Forget Chatbots: Why Google DeepMind’s CEO Says AI’s Real Prize Is Curing Disease

Most of the AI hype is aimed at chatbots and content generators. Demis Hassabis thinks that misses the point. The Google DeepMind co-founder and Nobel laureate has been making one argument all year: the biggest impact of AI will not come from text generators. It will come from science, and specifically from curing disease.

Here is the core of his case:

  • Not chatbots. Hassabis says the most important use of AI is improving human health, not generating content.

  • AlphaFold is the proof. His protein-folding model already changed biology and now serves millions of researchers.

  • A decade-long bet. He believes AI could help treat or cure major diseases within the next ten years or so.

The breakthrough that started it

Forget Chatbots: Why Google DeepMind's CEO Says AI's Real Prize Is Curing Disease

The foundation of his argument is AlphaFold. Proteins do nearly every job in the body, and their shape decides what they can do. For 50 years, mapping those shapes was slow and brutally expensive. AlphaFold changed that almost overnight. By predicting the 3D structure of over 200 million proteins, the model built a road map of the human body now used by more than 3 million researchers. That work won Hassabis a share of the 2024 Nobel Prize in Chemistry. 

The point he keeps stressing is that this is the first rung, not the last.

From proteins to drugs

The next step is drug discovery. Today it is painfully slow. Hassabis notes it takes on average about ten years and billions of dollars to design just one drug. He thinks AI can collapse that. He has said the timeline could shrink from years to months, or maybe even weeks. 

That is the mission of Isomorphic Labs, his DeepMind spinoff aimed at solving disease. By moving drug discovery from wet labs to computer simulation, Hassabis believes the process can become 1,000 times more efficient, and the company is already in preclinical trials for cancer drugs with hopes to reach clinical trials. 

The honest caveat

This is a vision, not a finished result. The big test is still ahead: whether Isomorphic's drugs actually clear human trials. Critics also point out that predicting a protein's shape is not the same as knowing which protein causes a disease or which makes a safe drug. Those harder questions remain unsolved.
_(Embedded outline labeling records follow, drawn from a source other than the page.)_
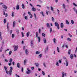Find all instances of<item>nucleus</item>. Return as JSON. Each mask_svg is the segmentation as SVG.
Wrapping results in <instances>:
<instances>
[{
  "mask_svg": "<svg viewBox=\"0 0 77 77\" xmlns=\"http://www.w3.org/2000/svg\"><path fill=\"white\" fill-rule=\"evenodd\" d=\"M30 35V32L29 31L26 33V35L27 37H29V35Z\"/></svg>",
  "mask_w": 77,
  "mask_h": 77,
  "instance_id": "nucleus-11",
  "label": "nucleus"
},
{
  "mask_svg": "<svg viewBox=\"0 0 77 77\" xmlns=\"http://www.w3.org/2000/svg\"><path fill=\"white\" fill-rule=\"evenodd\" d=\"M66 66H68V61L67 60H66Z\"/></svg>",
  "mask_w": 77,
  "mask_h": 77,
  "instance_id": "nucleus-10",
  "label": "nucleus"
},
{
  "mask_svg": "<svg viewBox=\"0 0 77 77\" xmlns=\"http://www.w3.org/2000/svg\"><path fill=\"white\" fill-rule=\"evenodd\" d=\"M62 77H64V75H66V74H65V73L63 72H62Z\"/></svg>",
  "mask_w": 77,
  "mask_h": 77,
  "instance_id": "nucleus-13",
  "label": "nucleus"
},
{
  "mask_svg": "<svg viewBox=\"0 0 77 77\" xmlns=\"http://www.w3.org/2000/svg\"><path fill=\"white\" fill-rule=\"evenodd\" d=\"M58 62L60 63H62V61L61 60H59Z\"/></svg>",
  "mask_w": 77,
  "mask_h": 77,
  "instance_id": "nucleus-54",
  "label": "nucleus"
},
{
  "mask_svg": "<svg viewBox=\"0 0 77 77\" xmlns=\"http://www.w3.org/2000/svg\"><path fill=\"white\" fill-rule=\"evenodd\" d=\"M19 5H16V9L17 10H18L19 9Z\"/></svg>",
  "mask_w": 77,
  "mask_h": 77,
  "instance_id": "nucleus-20",
  "label": "nucleus"
},
{
  "mask_svg": "<svg viewBox=\"0 0 77 77\" xmlns=\"http://www.w3.org/2000/svg\"><path fill=\"white\" fill-rule=\"evenodd\" d=\"M6 19H5L4 20V24H5V23H6Z\"/></svg>",
  "mask_w": 77,
  "mask_h": 77,
  "instance_id": "nucleus-41",
  "label": "nucleus"
},
{
  "mask_svg": "<svg viewBox=\"0 0 77 77\" xmlns=\"http://www.w3.org/2000/svg\"><path fill=\"white\" fill-rule=\"evenodd\" d=\"M73 9V10H74V11H75L76 14H77V9L76 10L75 7H74Z\"/></svg>",
  "mask_w": 77,
  "mask_h": 77,
  "instance_id": "nucleus-12",
  "label": "nucleus"
},
{
  "mask_svg": "<svg viewBox=\"0 0 77 77\" xmlns=\"http://www.w3.org/2000/svg\"><path fill=\"white\" fill-rule=\"evenodd\" d=\"M27 71L26 72V73L27 74H29L30 73L31 71H30V70L29 68H27Z\"/></svg>",
  "mask_w": 77,
  "mask_h": 77,
  "instance_id": "nucleus-4",
  "label": "nucleus"
},
{
  "mask_svg": "<svg viewBox=\"0 0 77 77\" xmlns=\"http://www.w3.org/2000/svg\"><path fill=\"white\" fill-rule=\"evenodd\" d=\"M27 59H25L23 61V63L24 65H26V63H27Z\"/></svg>",
  "mask_w": 77,
  "mask_h": 77,
  "instance_id": "nucleus-7",
  "label": "nucleus"
},
{
  "mask_svg": "<svg viewBox=\"0 0 77 77\" xmlns=\"http://www.w3.org/2000/svg\"><path fill=\"white\" fill-rule=\"evenodd\" d=\"M30 18H32V17H33V16L32 14H30Z\"/></svg>",
  "mask_w": 77,
  "mask_h": 77,
  "instance_id": "nucleus-60",
  "label": "nucleus"
},
{
  "mask_svg": "<svg viewBox=\"0 0 77 77\" xmlns=\"http://www.w3.org/2000/svg\"><path fill=\"white\" fill-rule=\"evenodd\" d=\"M12 38H14V34L12 35Z\"/></svg>",
  "mask_w": 77,
  "mask_h": 77,
  "instance_id": "nucleus-62",
  "label": "nucleus"
},
{
  "mask_svg": "<svg viewBox=\"0 0 77 77\" xmlns=\"http://www.w3.org/2000/svg\"><path fill=\"white\" fill-rule=\"evenodd\" d=\"M36 6H38V7H39L40 8L41 7V5H37Z\"/></svg>",
  "mask_w": 77,
  "mask_h": 77,
  "instance_id": "nucleus-59",
  "label": "nucleus"
},
{
  "mask_svg": "<svg viewBox=\"0 0 77 77\" xmlns=\"http://www.w3.org/2000/svg\"><path fill=\"white\" fill-rule=\"evenodd\" d=\"M43 41L44 44H45L46 42H47V39H46V38H44L43 39Z\"/></svg>",
  "mask_w": 77,
  "mask_h": 77,
  "instance_id": "nucleus-8",
  "label": "nucleus"
},
{
  "mask_svg": "<svg viewBox=\"0 0 77 77\" xmlns=\"http://www.w3.org/2000/svg\"><path fill=\"white\" fill-rule=\"evenodd\" d=\"M53 41L54 44H56V39L55 38H54L53 39Z\"/></svg>",
  "mask_w": 77,
  "mask_h": 77,
  "instance_id": "nucleus-23",
  "label": "nucleus"
},
{
  "mask_svg": "<svg viewBox=\"0 0 77 77\" xmlns=\"http://www.w3.org/2000/svg\"><path fill=\"white\" fill-rule=\"evenodd\" d=\"M12 72L10 70H9L8 71H7V72H6V73L7 74H8V75H12Z\"/></svg>",
  "mask_w": 77,
  "mask_h": 77,
  "instance_id": "nucleus-3",
  "label": "nucleus"
},
{
  "mask_svg": "<svg viewBox=\"0 0 77 77\" xmlns=\"http://www.w3.org/2000/svg\"><path fill=\"white\" fill-rule=\"evenodd\" d=\"M16 32L17 34H18V33H19V30H18V29H17Z\"/></svg>",
  "mask_w": 77,
  "mask_h": 77,
  "instance_id": "nucleus-57",
  "label": "nucleus"
},
{
  "mask_svg": "<svg viewBox=\"0 0 77 77\" xmlns=\"http://www.w3.org/2000/svg\"><path fill=\"white\" fill-rule=\"evenodd\" d=\"M71 54V50H69L68 51V54Z\"/></svg>",
  "mask_w": 77,
  "mask_h": 77,
  "instance_id": "nucleus-36",
  "label": "nucleus"
},
{
  "mask_svg": "<svg viewBox=\"0 0 77 77\" xmlns=\"http://www.w3.org/2000/svg\"><path fill=\"white\" fill-rule=\"evenodd\" d=\"M42 74L43 75H45V73L44 72V71H42Z\"/></svg>",
  "mask_w": 77,
  "mask_h": 77,
  "instance_id": "nucleus-55",
  "label": "nucleus"
},
{
  "mask_svg": "<svg viewBox=\"0 0 77 77\" xmlns=\"http://www.w3.org/2000/svg\"><path fill=\"white\" fill-rule=\"evenodd\" d=\"M52 21H53V22L54 21V18H53V17H52Z\"/></svg>",
  "mask_w": 77,
  "mask_h": 77,
  "instance_id": "nucleus-53",
  "label": "nucleus"
},
{
  "mask_svg": "<svg viewBox=\"0 0 77 77\" xmlns=\"http://www.w3.org/2000/svg\"><path fill=\"white\" fill-rule=\"evenodd\" d=\"M10 71H12V67L11 66L10 67Z\"/></svg>",
  "mask_w": 77,
  "mask_h": 77,
  "instance_id": "nucleus-42",
  "label": "nucleus"
},
{
  "mask_svg": "<svg viewBox=\"0 0 77 77\" xmlns=\"http://www.w3.org/2000/svg\"><path fill=\"white\" fill-rule=\"evenodd\" d=\"M13 47L14 48V51H17V49H18V46L17 45H14Z\"/></svg>",
  "mask_w": 77,
  "mask_h": 77,
  "instance_id": "nucleus-1",
  "label": "nucleus"
},
{
  "mask_svg": "<svg viewBox=\"0 0 77 77\" xmlns=\"http://www.w3.org/2000/svg\"><path fill=\"white\" fill-rule=\"evenodd\" d=\"M60 27L61 28H63V23H61Z\"/></svg>",
  "mask_w": 77,
  "mask_h": 77,
  "instance_id": "nucleus-18",
  "label": "nucleus"
},
{
  "mask_svg": "<svg viewBox=\"0 0 77 77\" xmlns=\"http://www.w3.org/2000/svg\"><path fill=\"white\" fill-rule=\"evenodd\" d=\"M35 64L36 65V66H37V67H38V66H39V64L38 63H35Z\"/></svg>",
  "mask_w": 77,
  "mask_h": 77,
  "instance_id": "nucleus-19",
  "label": "nucleus"
},
{
  "mask_svg": "<svg viewBox=\"0 0 77 77\" xmlns=\"http://www.w3.org/2000/svg\"><path fill=\"white\" fill-rule=\"evenodd\" d=\"M14 12H12V15H11L12 17H14Z\"/></svg>",
  "mask_w": 77,
  "mask_h": 77,
  "instance_id": "nucleus-39",
  "label": "nucleus"
},
{
  "mask_svg": "<svg viewBox=\"0 0 77 77\" xmlns=\"http://www.w3.org/2000/svg\"><path fill=\"white\" fill-rule=\"evenodd\" d=\"M12 65V63H8V65L9 66H11V65Z\"/></svg>",
  "mask_w": 77,
  "mask_h": 77,
  "instance_id": "nucleus-58",
  "label": "nucleus"
},
{
  "mask_svg": "<svg viewBox=\"0 0 77 77\" xmlns=\"http://www.w3.org/2000/svg\"><path fill=\"white\" fill-rule=\"evenodd\" d=\"M52 32V28H50V32L51 33V32Z\"/></svg>",
  "mask_w": 77,
  "mask_h": 77,
  "instance_id": "nucleus-49",
  "label": "nucleus"
},
{
  "mask_svg": "<svg viewBox=\"0 0 77 77\" xmlns=\"http://www.w3.org/2000/svg\"><path fill=\"white\" fill-rule=\"evenodd\" d=\"M4 60L5 62H8V60L6 59H5Z\"/></svg>",
  "mask_w": 77,
  "mask_h": 77,
  "instance_id": "nucleus-48",
  "label": "nucleus"
},
{
  "mask_svg": "<svg viewBox=\"0 0 77 77\" xmlns=\"http://www.w3.org/2000/svg\"><path fill=\"white\" fill-rule=\"evenodd\" d=\"M40 14H41L43 17H45V14H44V13H43V11H41L40 12Z\"/></svg>",
  "mask_w": 77,
  "mask_h": 77,
  "instance_id": "nucleus-16",
  "label": "nucleus"
},
{
  "mask_svg": "<svg viewBox=\"0 0 77 77\" xmlns=\"http://www.w3.org/2000/svg\"><path fill=\"white\" fill-rule=\"evenodd\" d=\"M25 53L26 55H28L29 54V50L27 49H26L25 50Z\"/></svg>",
  "mask_w": 77,
  "mask_h": 77,
  "instance_id": "nucleus-6",
  "label": "nucleus"
},
{
  "mask_svg": "<svg viewBox=\"0 0 77 77\" xmlns=\"http://www.w3.org/2000/svg\"><path fill=\"white\" fill-rule=\"evenodd\" d=\"M2 50H3V48H2V47H1V48L0 49V51L1 52L2 51Z\"/></svg>",
  "mask_w": 77,
  "mask_h": 77,
  "instance_id": "nucleus-40",
  "label": "nucleus"
},
{
  "mask_svg": "<svg viewBox=\"0 0 77 77\" xmlns=\"http://www.w3.org/2000/svg\"><path fill=\"white\" fill-rule=\"evenodd\" d=\"M32 11H36V9L34 7H33L32 8Z\"/></svg>",
  "mask_w": 77,
  "mask_h": 77,
  "instance_id": "nucleus-9",
  "label": "nucleus"
},
{
  "mask_svg": "<svg viewBox=\"0 0 77 77\" xmlns=\"http://www.w3.org/2000/svg\"><path fill=\"white\" fill-rule=\"evenodd\" d=\"M21 34H22V37H24V33H23V32H21Z\"/></svg>",
  "mask_w": 77,
  "mask_h": 77,
  "instance_id": "nucleus-50",
  "label": "nucleus"
},
{
  "mask_svg": "<svg viewBox=\"0 0 77 77\" xmlns=\"http://www.w3.org/2000/svg\"><path fill=\"white\" fill-rule=\"evenodd\" d=\"M48 48L47 47L46 49V50L45 51V53H47V51H48Z\"/></svg>",
  "mask_w": 77,
  "mask_h": 77,
  "instance_id": "nucleus-35",
  "label": "nucleus"
},
{
  "mask_svg": "<svg viewBox=\"0 0 77 77\" xmlns=\"http://www.w3.org/2000/svg\"><path fill=\"white\" fill-rule=\"evenodd\" d=\"M57 51L58 52V53L60 52V51H59V48L57 47Z\"/></svg>",
  "mask_w": 77,
  "mask_h": 77,
  "instance_id": "nucleus-32",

Hassabis himself frames his own words carefully. In a 60 Minutes interview, he said he saw no reason why most diseases could not be cured within the next decade, and that it is within reach, not that it is guaranteed. 

The takeaway

The lesson for anyone watching AI is to look past the chat window. The flashy consumer tools get the attention, but the deeper shift is happening in scientific workflows that most people never see. If Hassabis is right, the most important AI of the next decade will not write your emails. It will help design your medicine.